Wednesday, February 09, 2005

top 5 songs about rejection: avoid getting either myself or jenny lewis angry. i will steal your ice cream, and she will kill you.

Rilo Kiley - The Execution Of All Things
"I'm feeling badly: it's not an attempt at decency. And if you're well-off, well, then I'm happy some for you, but I'd rather not celebrate my defeat and humiliation here with you."

This song can be an excellent passive-aggressive weapon when placed in the right hands, ie. mine. (Technically, I guess any song would have worked, but the fact that it was this one just made it that much better.) Once upon an unpleasant time, I got myself into one of those classic and universally bad in-love-with-your-housemate situations. I earn extra points for stupidity for having known I felt that way long before I decided it would be an okay idea to live together. When I finally told the truth after a year-and-a-half, so did he, and it wasn't what I wanted to hear. He started seeing someone a week later. We shared a bedroom wall. You fill in the blanks.

One day she was over at our house, and I didn't particularly want her there. (I didn't particularly want him there either, but he was paying rent.) So, with my bedroom door considerately closed, I played "The Execution Of All Things" several times over, at increasingly loud volumes, until I had to plug my own ears and sit on the other side of my room from the speakers in order to tolerate the noise. They didn't say a thing to me, but left for her house a few minutes later. I WIN. I also dealt with the conflict in an incredibly mature manner. After he left, I may have eaten a bunch of his ice cream. I know I did that at least a couple of times.

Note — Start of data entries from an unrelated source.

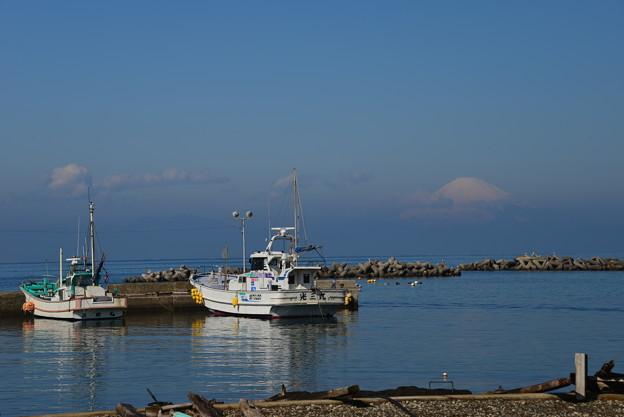 写真: 春の漁港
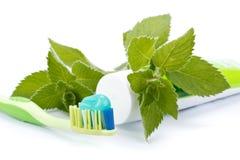 Zahnbürste, Zahnpasta und frische Blätter der Minze Lizenzfreies Stockbild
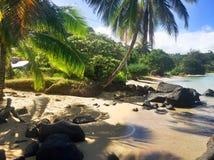 在考艾岛夏威夷海岛上的阿尼尼海滩  库存照片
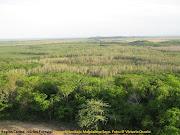 Sin embargo, no es suficiente la información generada a nivel de zonas . (ncf region caribe bajo magdalena seco)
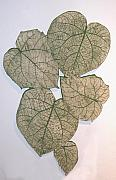 Organic Ceramics Originals - One piece leaf arrangement by Janet Wyndham-Quin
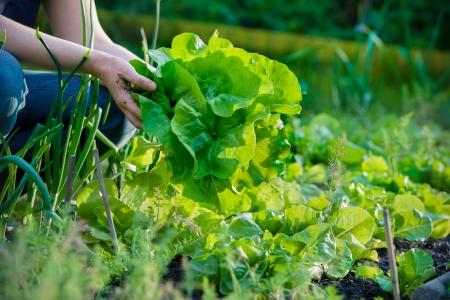 gardener: woman picking fresh lettuce from her garden Stock Photo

Anyway, the song. It begins with a warped music box that melts into synthesizers and strings, until Jenny Lewis' voice enters all sugar-spice-and-everything-nice, and brings a filthy bassline with it. Now you've got an incredibly catchy, well-written indie pop song that later busts out some great guitar lines. I guess it's probably not "current" enough to get played on The O.C. or something; otherwise, it would be so hot right now. But the best part of the song is when you discover that it is actually about murdering every single living creature on earth, except for the perpetrator of some unknown crime against Ms. Lewis, because the entire point of the exercise is for him to suffer through the massacre until just the two of them are left, when he will finally also get murdered. This is the catchiest song you will ever hear about wanting to commit mass murder simply out of spite. It is the cyanide in your Almond Crunch ice cream. In short: AWESOME.

"Then we'll murder what matters to you and move on to your neighbours and kids, crush all hopes of happiness with disease 'cause of what you did. And lastly, you're all alone with nothing left but sleep - but sleep never comes to you, it's just the guilt and forever wakefulness of the weak. It's just you and me! The execution of all things!"